§ DOCUMENT EXTRACT:
=== Section Start ===

We repeatedly make k duplicate removals on s until we no longer can.

Return the final string after all such duplicate removals have been made.

It is guaranteed that the answer is unique.


Example 1:

Input: s = "abcd", k = 2
Output: "abcd"
Explanation: There's nothing to delete.
Example 2:

Input: s = "deeedbbcccbdaa", k = 3
Output: "aa"
Explanation:
First delete "eee" and "ccc", get "ddbbbdaa"
Then delete "bbb", get "dddaa"
Finally delete "ddd", get "aa"
Example 3:

Input: s = "pbbcggttciiippooaais", k = 2
Output: "ps"


Solution no.1: ----------------------------------------------- Stack
-------------------------------------------------------------- O(n * k)  T and O(n) S
class Solution(object):
    def removeDuplicates(self, s, k):
        """
        :type s: str
        :type k: int
        :rtype: str
        """
        # Check the edge cases
        if not s:
            return ""
        if not k:
            return s
        # Use a stack to implement this question because we may want to look into the previous characters
        # and pop whenever that is possible
        # No clue how to approach except the BF(using no space),
        # then what we can think about next is to use a helper data structure to decrease the time complexity
        # while sacrifice the space complexity
        stack = []
        for w in s:
            stack.append(w)
            if len(stack) >= k:
                match = True
                for i in range(2, k + 1):
                    if stack[-i] != w:
                        match = False
                if match:
                    for i in range(k):
                        stack.pop()

=== Section End ===

§ DATA EXCERPT:
=== Section Start ===

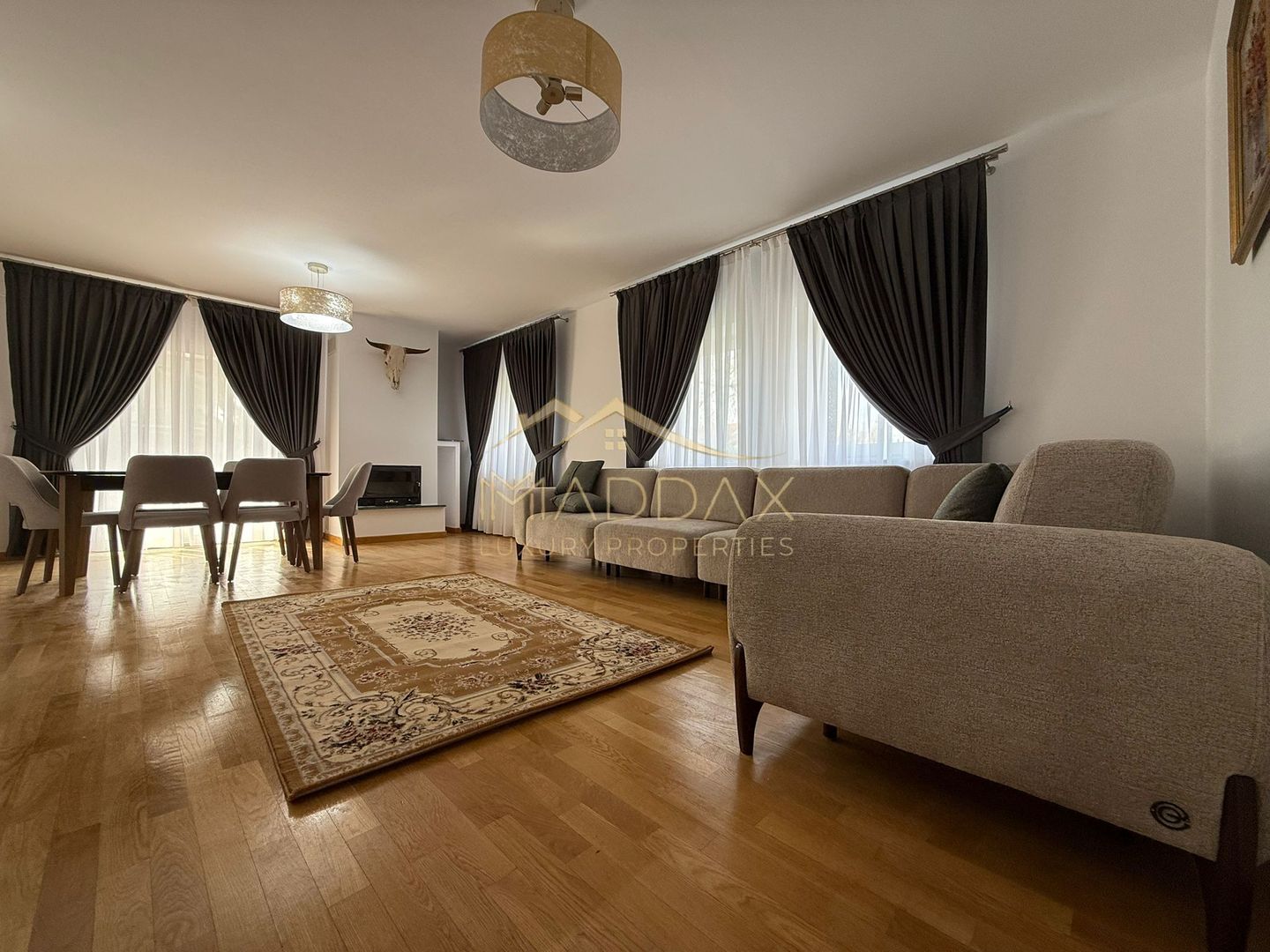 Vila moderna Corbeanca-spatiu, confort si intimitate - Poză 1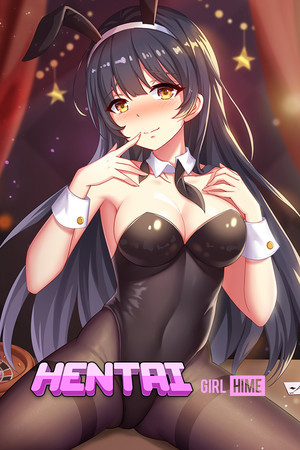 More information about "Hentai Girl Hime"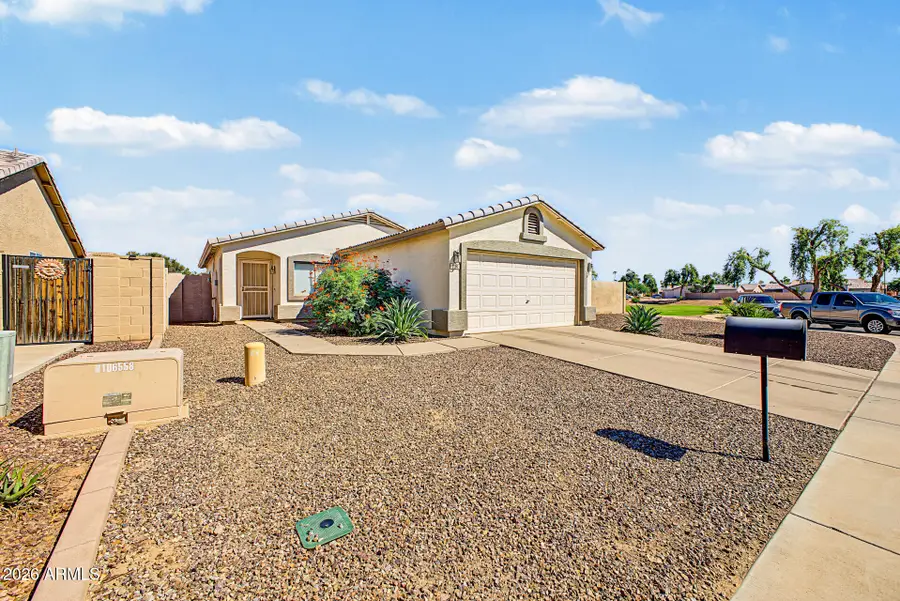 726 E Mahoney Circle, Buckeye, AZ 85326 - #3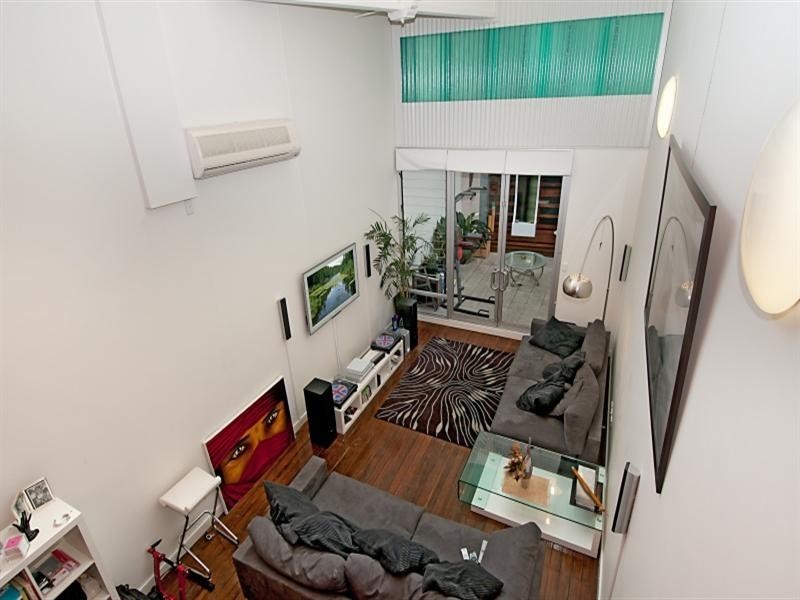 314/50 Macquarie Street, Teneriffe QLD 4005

=== Section End ===

§ EXERCISE INSTRUCTIONS:
1. Answer these questions about the duplicate-removal problem text, one per line:
(a) What output does Example 2 give?
(b) What value of k does Example 3 use?
(c) What does the code return when s is empty?
2. Repeat the stretch of the duplicate-removal problem text from "Return the final" through "nothing to delete.", word for word.

§ WRITTEN ANSWERS:
1.
(a) "aa"
(b) 2
(c) An empty string ("")

2.
Return the final string after all such duplicate removals have been made.

It is guaranteed that the answer is unique.


Example 1:

Input: s = "abcd", k = 2
Output: "abcd"
Explanation: There's nothing to delete.